Paint Msds | Asmaco Spray
He looked back at Section 4: First Aid Measures . Inhalation: Remove person to fresh air. If breathing is difficult, administer oxygen. If breathing stops, give artificial respiration. Note: Delayed pulmonary edema may occur. Medical observation for 48 hours recommended.
Elias kept his job. But he never sprayed another can of paint without first pulling up the safety data sheet on his phone, reading every section, and checking the batch number against the manufacturer’s current file.
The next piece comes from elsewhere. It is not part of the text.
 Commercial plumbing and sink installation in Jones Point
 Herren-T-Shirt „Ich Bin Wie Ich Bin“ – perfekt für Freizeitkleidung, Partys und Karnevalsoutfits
And every time a new worker asked him why he was so paranoid, he handed them a laminated copy of the Midnight Blue MSDS — the one with the red note — and said, “This is why. Read it. Then read yours.”
“Inhalation of isocyanate aerosols or vapors may cause respiratory tract irritation, bronchospasm, and delayed pulmonary edema. Repeated overexposure may lead to isocyanate sensitization, resulting in severe asthmatic reactions upon subsequent exposures to extremely low concentrations.” Asmaco Spray Paint Msds
Elias stood up. He wasn’t a hero. He wasn’t a whistleblower. He was just a man with a job and a conscience. But he had the MSDS — the real one, the one with Lina’s warning. And he had the online version. And he had 240 cans of evidence.
By the time the health department investigator arrived at 2:15 AM, Elias had made photocopies of the red-noted MSDS and taped them to every can on the pallet. He had also written in permanent marker across the warehouse wall, in three-foot letters: He looked back at Section 4: First Aid Measures
Section 2: Hazard Identification . That was where the first knot formed in his stomach.
The official report blamed poor ventilation. The hospital toxicology screens were inconclusive. But Elias had seen the way Tony’s hands shook before he fell, the way Maria’s eyes rolled back while she was simply touching up a railing. They had all been using the same batch of Asmaco spray paint. And they had all ignored the MSDS. If breathing stops, give artificial respiration
The Material Safety Data Sheet — now more commonly called the SDS, but old-timers still used the acronym — was a document Elias had always treated as legal wallpaper. A dense block of 16 sections printed in 8-point font, laminated and nailed next to the emergency shower. In eight years of professional painting, he had never read one fully. Until now.
Delayed. That was the cruelest word in the MSDS. Tony had felt fine for six hours after spraying a shipping container. Then at 3 AM, he woke up gasping, his lungs filling with fluid as his immune system overreacted to the isocyanates.
Standard warnings. But then, handwritten in red pen across the bottom of the page — someone had added: “Batch A-4092: Unreacted isocyanate content 0.23% above spec. Do not use without supplied-air respirator.”
H315: Causes skin irritation. H319: Causes serious eye irritation. H336: May cause drowsiness or dizziness. H372: Causes damage to organs through prolonged or repeated exposure (lungs, nervous system). EUH066: Repeated exposure may cause skin dryness or cracking.